→ **Given text**:
● ● ● ●

# DOXA SUB1200T Project AWARE II Not Popular



## Hands90 (Jun 8, 2015)

Looks like there are still plenty of DOXA SUB1200T Project AWARE II around. It's still available on DOXA's site. 
I know that the 1500t model was popular but was the 1200t the same way? 
The color is growing on me. I will say it's difficult to find wrist shots for this watch or a video review.


----------



## Skyline370GT (Mar 10, 2017)

Hands90 said:


> Looks like there are still plenty of DOXA SUB1200T Project AWARE II around. It's still available on DOXA's site.
> I know that the 1500t model was popular but was the 1200t the same way?
> The color is growing on me. I will say it's difficult to find wrist shots for this watch or a video review.


Not the 1200, but I love my 1500 PA. It was my first DOXA. Got a Poseidon on the way when they finish them.

I say go for it.










Sent from my iPhone using Tapatalk


----------



## Hands90 (Jun 8, 2015)

Skyline370GT said:


> Not the 1200, but I love my 1500 PA. It was my first DOXA. Got a Poseidon on the way when they finish them.
> 
> I say go for it.
> Sent from my iPhone using Tapatalk


I'd buy it with the band even though I don't like it. 
I'm afraid if I don't buy it and decide later I won't be able to find one.


----------



## franco60 (Jul 23, 2013)

I just traded for the first run 1200T and love it. Just got back from Costa Rica diving, so here's a few wrist shots. Wore it on non-Doxa rubber while there, but have one shot on bracelet. Personally, I prefer the 42.7mm case size of the 1200T. Also, turquoise is my favorite color, but this is a tool diver-1200M/4000 ft. rated. No weenie and definitely not a fashion piece.









Sent from my iPhone using Tapatalk


----------



## Hands90 (Jun 8, 2015)

franco60 said:


> I just traded for the first run 1200T and love it. Just got back from Costa Rica diving, so here's a few wrist shots. Wore it on non-Doxa rubber while there, but have one shot on bracelet. Personally, I prefer the 42.7mm case size of the 1200T. Also, turquoise is my favorite color, but this is a tool diver-1200M/4000 ft. rated. No weenie and definitely not a fashion piece.
> Sent from my iPhone using Tapatalk


I'm a fan of the black strap and THANK YOU for the photo! 
It's really nice to have some reference photos to look at.

I'd like to buy a black rubber strap but I'm still conflicted about the turquoise strap. 
It is a serious dive watch.


----------



## E8ArmyDiver (Aug 7, 2009)

I'm a big fan of the PA but sadly I am to poor to own 3 & am searching for a Pro now while awaiting the Divingstar...


----------



## Horological-psychologist (Apr 26, 2006)

I think that the Project Aware has been overshadowed with the new Poseidon and the black lung.


----------



## rhaykal (Feb 10, 2014)

I love and want the 1200t PA. But the Poseidon took priority. Hopefully by the end of the summer they'll still be hanging around and I'll pull the trigger on one


----------



## Hands90 (Jun 8, 2015)

Horological-psychologist said:


> I think that the Project Aware has been overshadowed with the new Poseidon and the black lung.

● ● ● ●

→ **Data provided**:
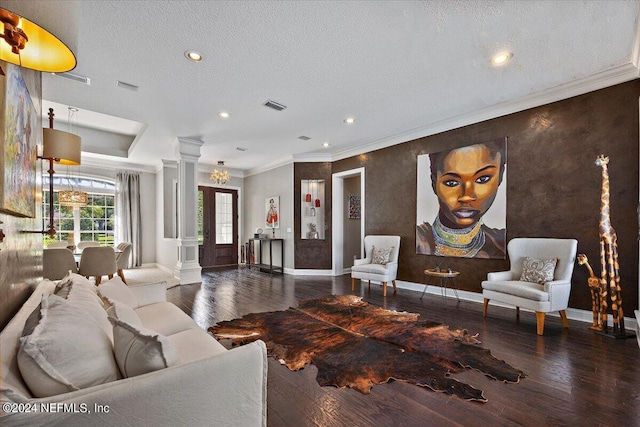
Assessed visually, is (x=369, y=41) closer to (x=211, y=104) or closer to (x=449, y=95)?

● ● ● ●

→ **Work to do**:
1 - Answer these questions using the DOXA SUB1200T forum thread:
(a) Which model was Skyline370GT's first DOXA?
(b) What case size of the 1200T does franco60 say he prefers?
(c) According to Horological-psychologist, what has overshadowed the Project Aware?
2 - Copy the part of the DOXA SUB1200T forum thread between "It's really nice" and "awaiting the Divingstar...", inclusive.
3 - Write what comes next in the DOXA SUB1200T forum thread, picking up after its final post.
The lines that come after the forum thread aren't needed for anything here.

→ **Answers to the problems**:
1 -
(a) The 1500 PA.
(b) 42.7mm.
(c) The new Poseidon and the black lung.

2 -
It's really nice to have some reference photos to look at.

I'd like to buy a black rubber strap but I'm still conflicted about the turquoise strap. 
It is a serious dive watch.


----------



## E8ArmyDiver (Aug 7, 2009)

I'm a big fan of the PA but sadly I am to poor to own 3 & am searching for a Pro now while awaiting the Divingstar...

3 -
Interesting. I'd like to buy a Poseidon instead of an Aware but that's not going to happen. I'm happy enough to find a black lung


----------



## Horological-psychologist (Apr 26, 2006)

Hands90 said:


> Interesting. I'd like to buy a Poseidon instead of an Aware but that's not going to happen. I'm happy enough to find a black lung


Well, you'd be surprised at how many people will sell their LNIB Poseidon once they've handled it for a few days or weeks. Also, up until very recently you could still get a Like New Black Lung. However, I have a Project Aware and, to me, they are all very good looking pieces.

Sent from my LG-TP260 using Tapatalk


----------



## E8ArmyDiver (Aug 7, 2009)

Horological-psychologist said:


> Well, you'd be surprised at how many people will sell their LNIB Poseidon once they've handled it for a few days or weeks. Also, up until very recently you could still get a Like New Black Lung. However, I have a Project Aware and, to me, they are all very good looking pieces.
> 
> Sent from my LG-TP260 using Tapatalk


I imagine they will be priced closer to MSRP than the PreOrder price though..


----------



## Goblin77 (Sep 7, 2016)

Hello to all of you doxa guys,

the new project aware makes me addicted to search the complete www for real life pictures.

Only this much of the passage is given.